Exact partitioning method for the Correlation Clustering (CC) problem
- Copyright 2020-21 Nejat Arınık
ExCC is free software: you can redistribute it and/or modify it under the terms of the GNU General Public License as published by the Free Software Foundation. For source availability and license information see the file LICENCE
- Lab site: http://lia.univ-avignon.fr/
- GitHub repo: https://github.com/CompNet/ExCC
- Contact: Nejat Arınık [email protected], Vincent Labatut [email protected]
ExCC aims at solving optimally the Correlation Clustering problem. It offers two different tasks: Obtaining a single vs. all optimal solution(s). When all optimal partitions of a given signed graph are required, we call this method OneTreeCC. Each mentioned task above can be performed in two different ways: Branch&Bound (B&B) and Branch&Cut (B&C).

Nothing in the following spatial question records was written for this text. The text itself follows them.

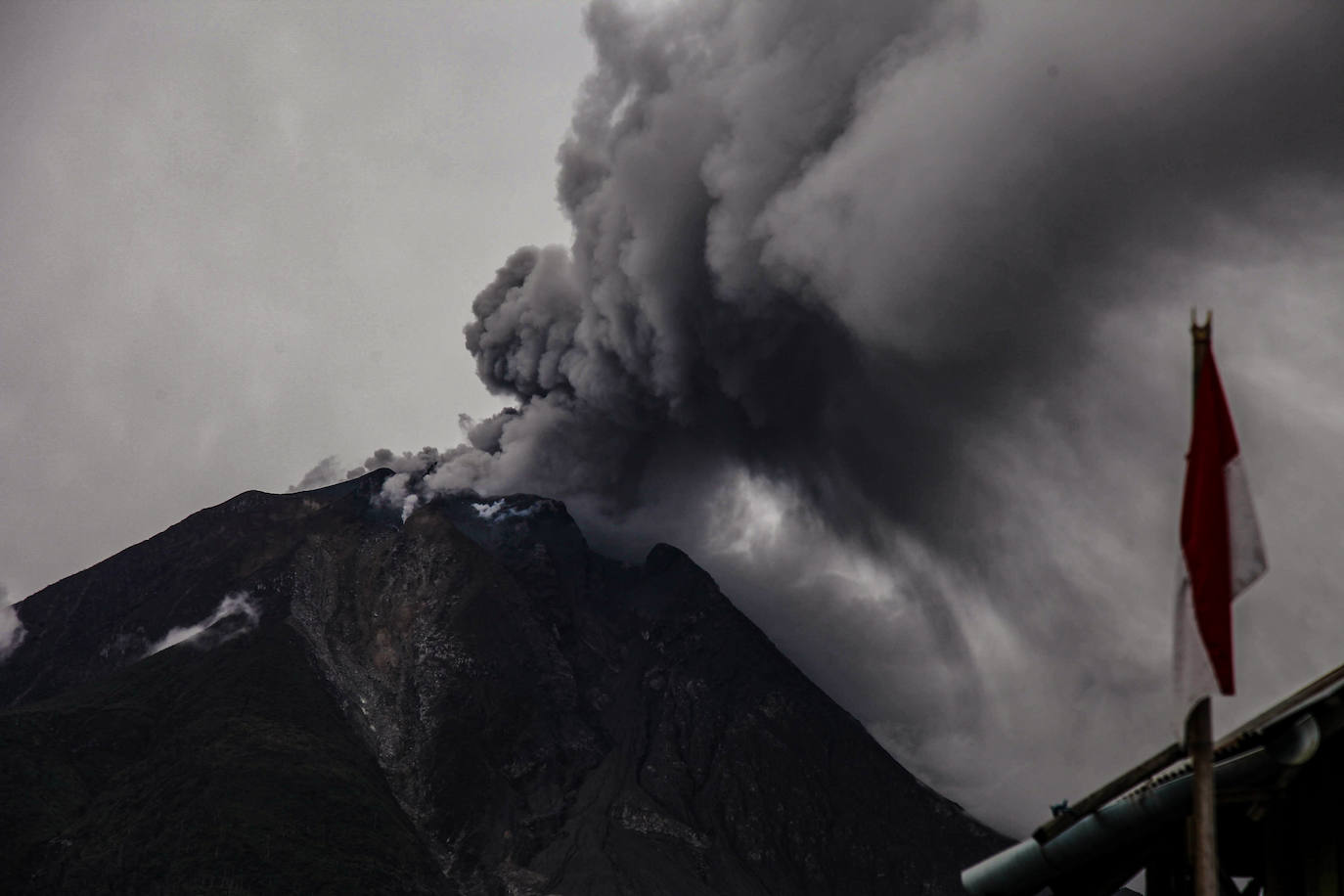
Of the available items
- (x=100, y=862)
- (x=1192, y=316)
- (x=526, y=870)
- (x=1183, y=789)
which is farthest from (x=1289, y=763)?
(x=526, y=870)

In both methods, we first create the ILP model based on the vertex pair formulation, where there are (n(n-1)/2)* variables. In B&B, we just let Cplex solve it with B&B. In B&C, we first perform a root relaxation and find violated valid inequalities through a Cutting Plane (CP) method. After have found sufficient valid inequalities, we insert them into the model and then let Cplex solve it, as in B&B. In general, B&C is much preferable than B&B, since it drastically reduces the execution time.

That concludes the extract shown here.